__What you will do__
(A) Decide whether each statement below agrees with the varmint hunting thread. Answer yes or no for each, and quote the words that settle it.
(i) Flathead King 06 owns a .17 caliber Savage rifle.
(ii) kmb411 thinks a .17 rimfire is enough for coyotes.
(iii) Flathead King 06 names the .243 as the best caliber for coyotes.
(B) Please write out everything in the varmint hunting thread from "i own a .17" down to "for gun season.", without changing a word.

__Passage shown__
[Start of section]

# Varmint hunting



## ohiobuck (Apr 8, 2006)

I just got me a new 17 cal. rilfe and cant wait to brake it in on something. I was just wondering if anyone on here has shot a coyote with a 17 cal. rilfe and how well it works


----------



## Flathead King 06 (Feb 26, 2006)

i own a .17 cal savage rifle and they are VERY harmful to coyotes; if you get enough practice in and can take LONG shots... you should be able to put em' down on every shot, of course it will have to be a head shot because a body shot leads, most of the time, to a wounded coyote that you cant find. the best calibers i have found to use for coyotes are the ruger .204, .222, .223, .243, and the best being a .22-250--very long shots


----------



## kmb411 (Feb 24, 2005)

I shoot a .17 rim and I think it is not enough for coyotes. I use it on squirel, and ground hogs. Although sometime you can kill a yote with .17 rim, the bullets are not designed for "mid sized" game. If you are talking about a .17 Rem centerfire, then OK. As far as yote population control (I am ont interested in fur), I use my deer gun, 7MM or 12 ga. Although severly overguned, it is great practice for gun season.

Just my .02.


----------



## M.Magis (Apr 5, 2004)

[End of section]

__Input data__
[Start of section]

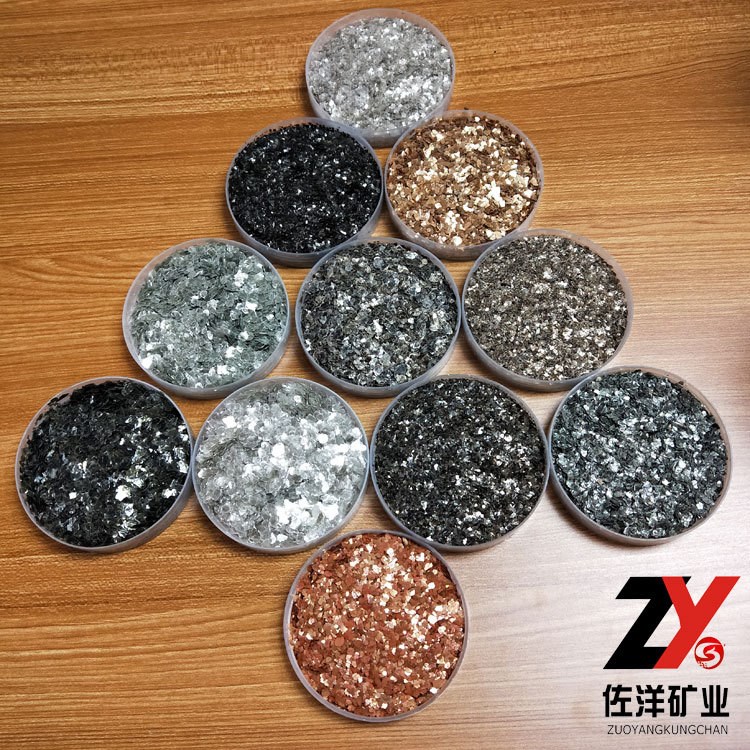 綠色環保多彩復合巖片  染色巖片 量大優惠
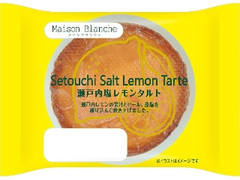 瀬戸内塩レモンタルト 袋1個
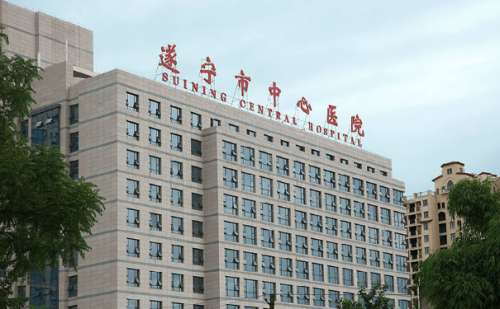 遂宁市中心医院.jpg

[End of section]

__Solutions in order__
(A)
(i) Yes: "i own a .17 cal savage rifle"
(ii) No: "I shoot a .17 rim and I think it is not enough for coyotes."
(iii) No: "the best being a .22-250"

(B)
i own a .17 cal savage rifle and they are VERY harmful to coyotes; if you get enough practice in and can take LONG shots... you should be able to put em' down on every shot, of course it will have to be a head shot because a body shot leads, most of the time, to a wounded coyote that you cant find. the best calibers i have found to use for coyotes are the ruger .204, .222, .223, .243, and the best being a .22-250--very long shots


----------



## kmb411 (Feb 24, 2005)

I shoot a .17 rim and I think it is not enough for coyotes. I use it on squirel, and ground hogs. Although sometime you can kill a yote with .17 rim, the bullets are not designed for "mid sized" game. If you are talking about a .17 Rem centerfire, then OK. As far as yote population control (I am ont interested in fur), I use my deer gun, 7MM or 12 ga. Although severly overguned, it is great practice for gun season.